Pemerintah pun melalui Direktorat Jenderal Mineral dan Batubara Kementerian Energi dan Sumber Daya Mineral (ESDM) baru-baru ini mengeluarkan kebijakan pelarangan ekspor batubara bagi perusahaan batubara.
Kebijakan ini diberlakukan selama satu bulan, terhitung sejak 1 Januari hingga 31 Januari 2022.
“Keputusan pemerintah yang bahkan harus menarik rem darurat dengan menghentikan secara total ekspor batubara guna menjamin pasokan kebutuhan batubara domestik menunjukkan bahwa kondisi ketahanan energi kita benar-benar tidak aman dan di ambang krisis,” ujar Andri Prasetiyo, peneliti Trend Asia, Selasa (4/1/2022).
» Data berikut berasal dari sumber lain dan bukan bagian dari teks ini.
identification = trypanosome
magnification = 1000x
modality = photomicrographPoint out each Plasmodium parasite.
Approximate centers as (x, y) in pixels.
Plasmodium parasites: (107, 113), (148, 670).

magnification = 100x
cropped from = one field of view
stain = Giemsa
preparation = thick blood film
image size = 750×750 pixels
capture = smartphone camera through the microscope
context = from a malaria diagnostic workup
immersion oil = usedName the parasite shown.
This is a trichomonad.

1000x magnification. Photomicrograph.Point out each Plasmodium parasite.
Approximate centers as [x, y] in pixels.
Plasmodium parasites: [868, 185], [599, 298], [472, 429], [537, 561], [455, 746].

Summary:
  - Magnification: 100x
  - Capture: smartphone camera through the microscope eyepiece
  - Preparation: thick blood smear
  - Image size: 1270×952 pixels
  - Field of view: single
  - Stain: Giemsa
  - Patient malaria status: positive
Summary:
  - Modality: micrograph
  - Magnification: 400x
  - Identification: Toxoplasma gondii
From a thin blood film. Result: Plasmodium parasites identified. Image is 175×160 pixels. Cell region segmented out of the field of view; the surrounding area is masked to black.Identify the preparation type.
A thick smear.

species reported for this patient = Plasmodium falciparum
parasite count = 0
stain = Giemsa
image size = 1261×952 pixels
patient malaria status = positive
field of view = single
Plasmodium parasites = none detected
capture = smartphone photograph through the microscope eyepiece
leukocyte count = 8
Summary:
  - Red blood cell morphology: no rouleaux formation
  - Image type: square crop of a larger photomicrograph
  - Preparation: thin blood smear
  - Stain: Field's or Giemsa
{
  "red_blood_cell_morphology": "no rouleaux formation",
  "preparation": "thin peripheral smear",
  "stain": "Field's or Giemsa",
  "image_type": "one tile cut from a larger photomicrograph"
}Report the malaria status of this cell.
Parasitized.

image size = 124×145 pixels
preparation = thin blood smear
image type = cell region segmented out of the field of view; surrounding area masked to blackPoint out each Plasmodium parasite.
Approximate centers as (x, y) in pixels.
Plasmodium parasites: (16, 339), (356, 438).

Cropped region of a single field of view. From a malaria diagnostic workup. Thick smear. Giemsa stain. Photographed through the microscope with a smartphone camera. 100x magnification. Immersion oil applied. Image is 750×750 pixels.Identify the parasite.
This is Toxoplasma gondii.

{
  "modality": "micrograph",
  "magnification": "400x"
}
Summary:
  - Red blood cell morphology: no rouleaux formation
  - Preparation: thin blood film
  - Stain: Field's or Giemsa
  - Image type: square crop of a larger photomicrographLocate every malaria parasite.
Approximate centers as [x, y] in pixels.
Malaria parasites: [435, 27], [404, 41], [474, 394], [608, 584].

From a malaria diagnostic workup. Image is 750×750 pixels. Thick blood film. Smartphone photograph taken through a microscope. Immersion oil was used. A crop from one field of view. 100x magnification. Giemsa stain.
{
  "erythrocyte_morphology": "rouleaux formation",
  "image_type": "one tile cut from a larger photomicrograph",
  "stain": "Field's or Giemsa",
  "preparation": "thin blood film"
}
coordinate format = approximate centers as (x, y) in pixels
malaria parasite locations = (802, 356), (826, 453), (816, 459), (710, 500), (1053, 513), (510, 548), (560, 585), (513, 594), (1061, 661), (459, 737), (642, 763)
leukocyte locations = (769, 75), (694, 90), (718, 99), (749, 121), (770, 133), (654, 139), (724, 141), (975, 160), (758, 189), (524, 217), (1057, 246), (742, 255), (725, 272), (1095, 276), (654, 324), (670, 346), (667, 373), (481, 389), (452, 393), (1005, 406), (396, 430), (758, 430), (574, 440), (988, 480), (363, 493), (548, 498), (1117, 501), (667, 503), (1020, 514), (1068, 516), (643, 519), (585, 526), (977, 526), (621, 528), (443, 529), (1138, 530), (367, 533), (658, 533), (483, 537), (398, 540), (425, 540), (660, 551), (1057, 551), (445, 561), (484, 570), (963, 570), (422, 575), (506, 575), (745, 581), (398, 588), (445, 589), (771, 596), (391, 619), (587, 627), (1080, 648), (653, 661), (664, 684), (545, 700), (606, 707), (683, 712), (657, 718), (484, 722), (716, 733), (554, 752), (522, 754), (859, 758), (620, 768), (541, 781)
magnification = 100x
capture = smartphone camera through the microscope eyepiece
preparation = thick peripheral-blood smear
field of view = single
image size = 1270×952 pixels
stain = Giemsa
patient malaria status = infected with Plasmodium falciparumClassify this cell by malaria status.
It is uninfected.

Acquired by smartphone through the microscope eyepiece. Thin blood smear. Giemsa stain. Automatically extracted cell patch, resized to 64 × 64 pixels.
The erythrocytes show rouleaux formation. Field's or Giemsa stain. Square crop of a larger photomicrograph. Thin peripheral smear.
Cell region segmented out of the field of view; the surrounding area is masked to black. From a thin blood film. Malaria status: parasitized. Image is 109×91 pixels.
Sementara itu, Lembaga riset Institute for Essential Services Reform (IESR) mengungkapkan faktor fundamental krisis batu bara yang terjadi di PLN. Menurut Direktur Eksekutif IESR, Fabby Tumiwa ketidakefektifan kewajiban pasokan atau Domestic Market Obligation (DMO) sebesar 25% dari produsen menjadi sebab utamanya.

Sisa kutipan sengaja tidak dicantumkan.